— FRAGMENTO DEL TEXTO —
┏━━
Con Nomenclatura del internado (Mar Abierto,
2013) su autor Freddy Ayala Plazarte (Latacunga, 1983) deja asentado que su
trabajo en la lírica no ha sido algo pasajero y coyuntural, sino todo lo
contrario, se ha tratado de un discurso organizado y continuado, destacando un
universo individual feroz desde su concepción estructural y agotador desde su
visión vital, donde la infancia, la paternidad y el silencio han ahondado en su
corpus poético.
En ocasiones mis
ojos ocultan
membretes del
vacío
pero una
mariposa desfigura el amor en la ventana (p 29)
y el cuaderno
sepulta canas del loto
huérfano de la madrugada
en la esquina de un teatro
repentinamente
dibujo
el
horizonte de un antepasado
y aunque menos
sílabas tiene una sonrisa
agujas
circulares prolongan la biografía de una imagen (p 30)
En esta obra, la
voz poética, enclaustrada desde una realidad que mira desde el ayer, que
reconstruye con insistencia la deuda de reconocerse a sí misma, que busca con
afán una ruptura de su pasado, espía recuerdos y estampas marcadas, aquellas
acumuladas en su imaginario donde se reconoce en un presente insostenible.
Y retirarse en
algún amanecer de las dimensiones de lo ausente
(p 25)
Y la sombra de
un niño es un descomunal silencio en la ceniza (p 27)
Y un lazarillo
abandona sus pómulos
en la costilla
flotante
está de turno la
memoria
pero las
pantuflas impiden su despabilada (p 28)
Alrededor de
varillas los hombres encogen su antigua infancia
y aún
recuerdan
el incipiente
kilómetro después del punto (p 34)
Aquí, en estos
versos, un laberinto fantasmal de rostros y sentires, es la crónica familiar
que late y lastima, que engulle con furia. “Siempre crece la sombra de un
ausente a espalda de las muchedumbres” (p. 22), y ese peso es proyección, una
que ha resuelto desde el más complejo código delatarse, pero en el disfraz.
Es polvo también
su pensamiento
cubriendo la
nebulosidad de un trébol
solamente
invadido
por los siglos
del cero
diagrama en un
ajedrez el lenguaje de la luz (p 20)
El silencio, la
nada, el vacío apoderado de un todo que recorre estos tres tejidos (signo
primitivo, óxido y stock) hacen de este libro un rito, rito donde el hombre, que
es la voz poética, vuelve a su círculo de la infancia, donde el espacio y los
objetos son el laberinto del que no se puede escapar.
┗━━
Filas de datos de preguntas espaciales
┏━━
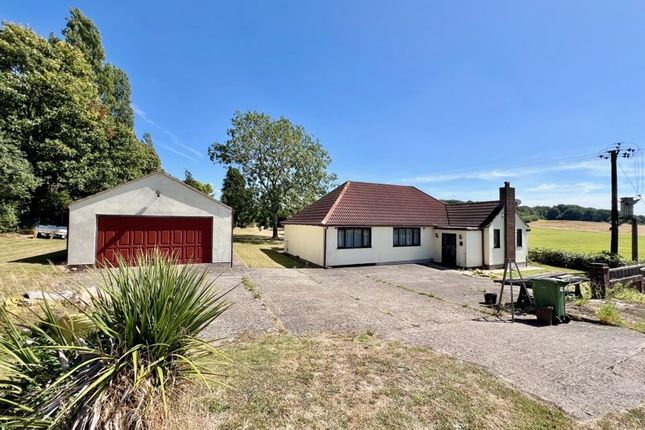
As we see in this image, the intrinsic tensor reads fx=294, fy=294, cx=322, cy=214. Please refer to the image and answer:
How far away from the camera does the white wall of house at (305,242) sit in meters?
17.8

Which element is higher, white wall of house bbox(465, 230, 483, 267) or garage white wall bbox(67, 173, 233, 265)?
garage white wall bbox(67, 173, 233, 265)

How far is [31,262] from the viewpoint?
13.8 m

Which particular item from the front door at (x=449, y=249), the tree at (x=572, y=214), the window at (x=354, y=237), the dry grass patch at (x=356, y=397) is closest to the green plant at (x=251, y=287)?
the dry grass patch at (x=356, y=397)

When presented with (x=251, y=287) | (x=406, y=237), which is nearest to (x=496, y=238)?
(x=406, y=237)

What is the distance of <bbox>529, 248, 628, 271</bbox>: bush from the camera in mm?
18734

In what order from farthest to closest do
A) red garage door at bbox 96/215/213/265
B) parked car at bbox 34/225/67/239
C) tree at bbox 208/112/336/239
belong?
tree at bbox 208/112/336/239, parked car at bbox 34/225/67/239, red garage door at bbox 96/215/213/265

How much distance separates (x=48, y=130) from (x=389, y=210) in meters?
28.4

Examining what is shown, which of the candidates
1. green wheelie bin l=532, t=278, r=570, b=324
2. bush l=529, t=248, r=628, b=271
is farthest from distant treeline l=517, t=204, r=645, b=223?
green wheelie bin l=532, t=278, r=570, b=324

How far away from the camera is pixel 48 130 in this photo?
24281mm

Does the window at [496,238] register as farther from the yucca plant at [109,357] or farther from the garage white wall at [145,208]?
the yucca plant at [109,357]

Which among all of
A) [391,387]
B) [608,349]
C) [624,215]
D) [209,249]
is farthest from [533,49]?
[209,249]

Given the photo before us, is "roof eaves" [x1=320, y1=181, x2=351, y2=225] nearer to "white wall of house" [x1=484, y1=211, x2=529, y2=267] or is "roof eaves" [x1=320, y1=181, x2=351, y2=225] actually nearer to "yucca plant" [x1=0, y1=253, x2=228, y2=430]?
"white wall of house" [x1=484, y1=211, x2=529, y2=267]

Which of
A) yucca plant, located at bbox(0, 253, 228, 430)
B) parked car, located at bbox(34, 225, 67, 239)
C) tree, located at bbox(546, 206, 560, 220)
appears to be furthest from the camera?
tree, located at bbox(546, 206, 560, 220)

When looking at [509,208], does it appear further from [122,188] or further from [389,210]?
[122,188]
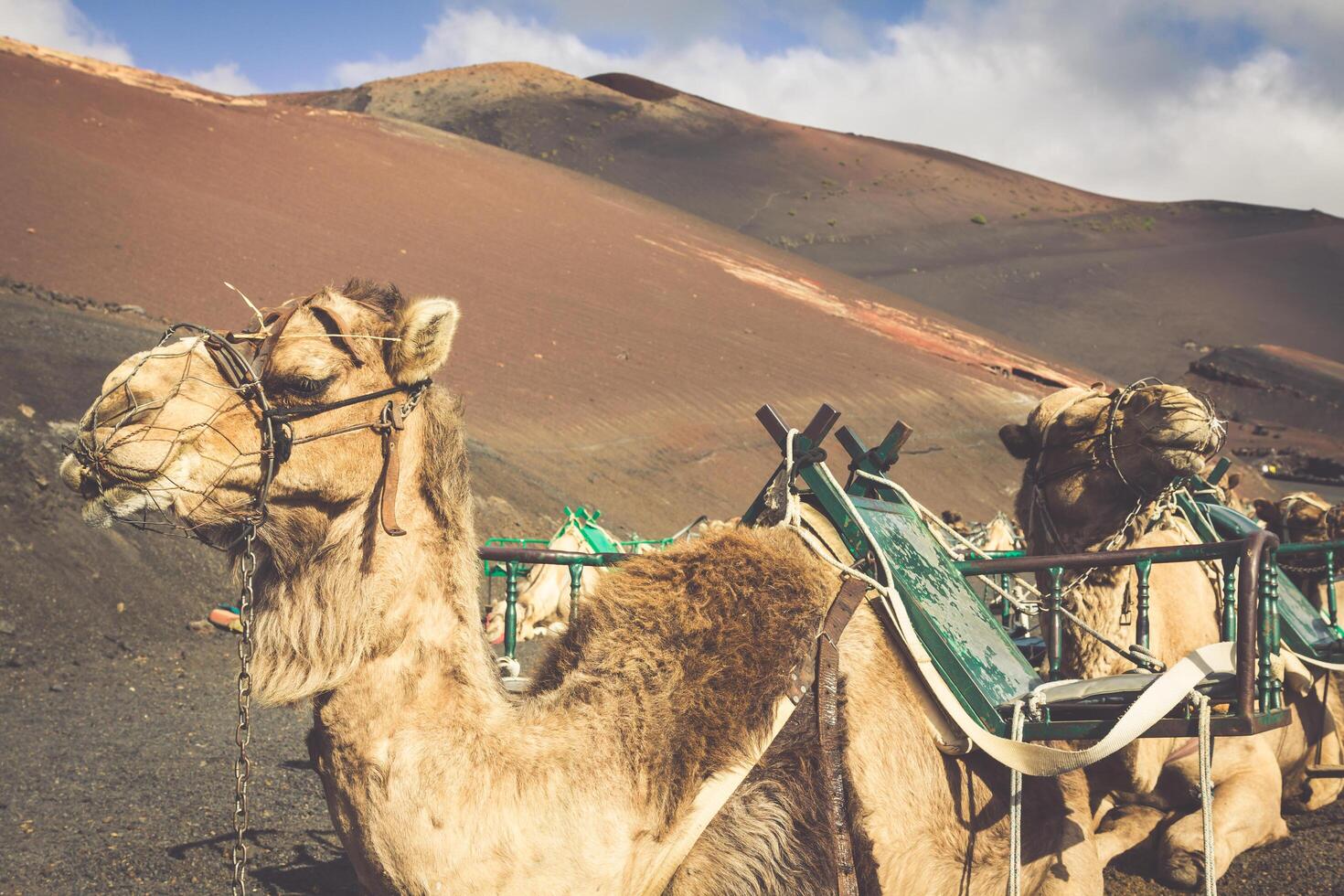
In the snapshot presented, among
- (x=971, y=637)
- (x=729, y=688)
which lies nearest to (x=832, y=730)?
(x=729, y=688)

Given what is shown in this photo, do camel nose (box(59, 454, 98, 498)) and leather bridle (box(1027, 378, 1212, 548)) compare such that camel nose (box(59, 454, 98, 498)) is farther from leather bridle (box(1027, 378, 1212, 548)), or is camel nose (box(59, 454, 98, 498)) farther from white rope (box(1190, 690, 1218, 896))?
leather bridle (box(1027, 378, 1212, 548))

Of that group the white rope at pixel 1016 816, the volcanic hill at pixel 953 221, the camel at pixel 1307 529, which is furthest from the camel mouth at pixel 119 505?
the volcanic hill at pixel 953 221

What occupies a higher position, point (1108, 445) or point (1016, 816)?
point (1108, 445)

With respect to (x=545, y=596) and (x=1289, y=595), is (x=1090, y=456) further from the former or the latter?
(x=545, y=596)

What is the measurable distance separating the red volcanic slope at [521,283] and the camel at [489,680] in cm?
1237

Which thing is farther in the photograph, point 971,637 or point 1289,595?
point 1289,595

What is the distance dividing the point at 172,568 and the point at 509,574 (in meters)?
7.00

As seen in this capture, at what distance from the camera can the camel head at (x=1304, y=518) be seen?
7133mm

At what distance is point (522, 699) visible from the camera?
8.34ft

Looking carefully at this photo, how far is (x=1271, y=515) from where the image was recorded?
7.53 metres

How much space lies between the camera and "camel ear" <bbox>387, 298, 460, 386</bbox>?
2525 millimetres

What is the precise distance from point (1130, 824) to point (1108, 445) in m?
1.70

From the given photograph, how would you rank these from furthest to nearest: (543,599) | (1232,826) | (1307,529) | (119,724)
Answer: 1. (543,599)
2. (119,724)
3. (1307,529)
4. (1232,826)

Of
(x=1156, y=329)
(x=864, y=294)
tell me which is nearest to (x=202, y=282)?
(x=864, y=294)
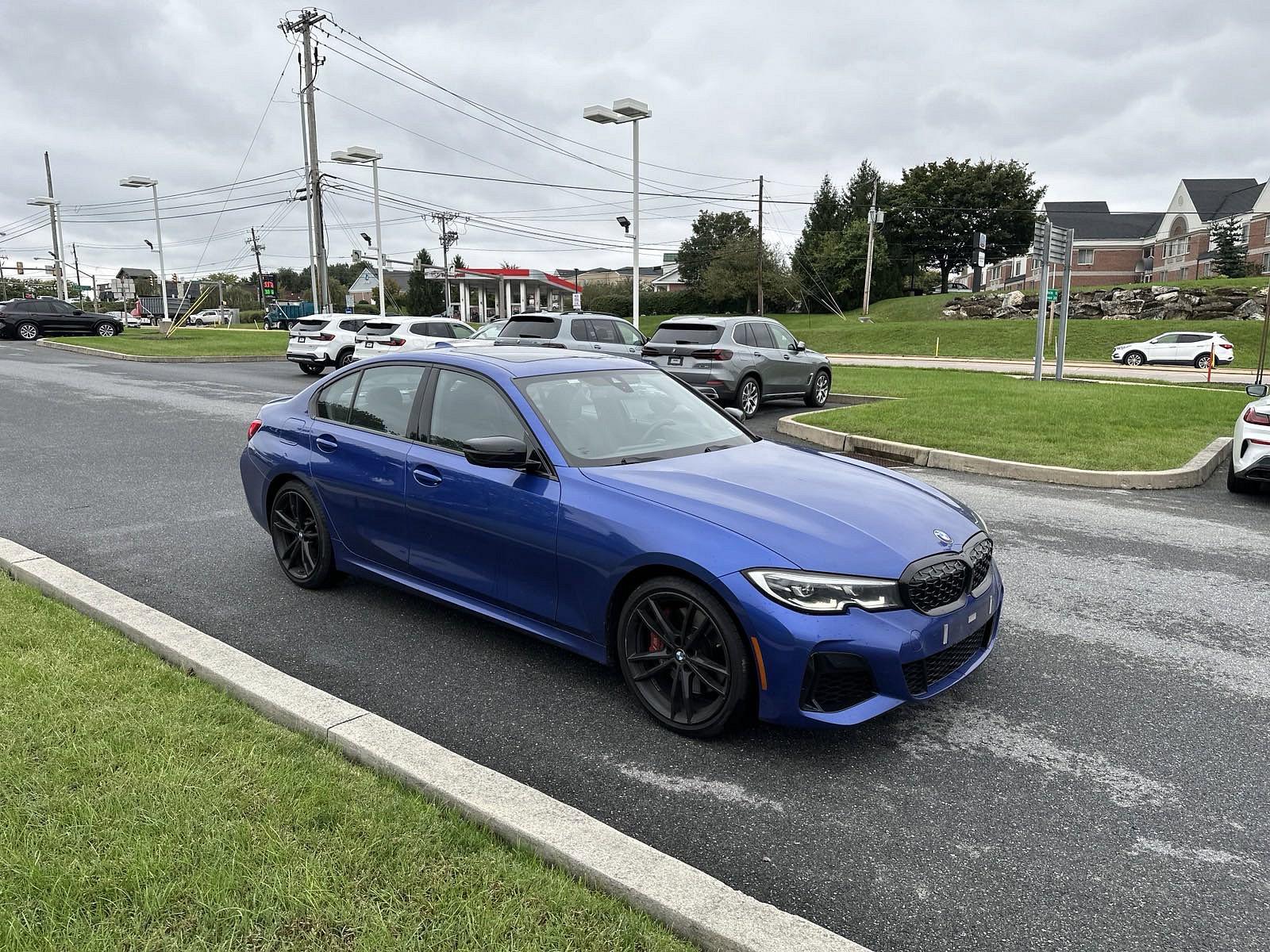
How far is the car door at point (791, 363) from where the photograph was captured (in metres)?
┗━━
— INSTRUCCIONES —
- a) Enumera, en el orden en que aparecen, los números de página que el fragmento sobre Nomenclatura del internado cita entre paréntesis.
- b) Reproduce sin cambios el pasaje del fragmento sobre Nomenclatura del internado que empieza con "Es polvo también" y sigue hasta "la luz (p 20)".

— RESULTADOS —
- a) 29, 30, 25, 27, 28, 34, 22, 20

- b)
Es polvo también
su pensamiento
cubriendo la
nebulosidad de un trébol
solamente
invadido
por los siglos
del cero
diagrama en un
ajedrez el lenguaje de la luz (p 20)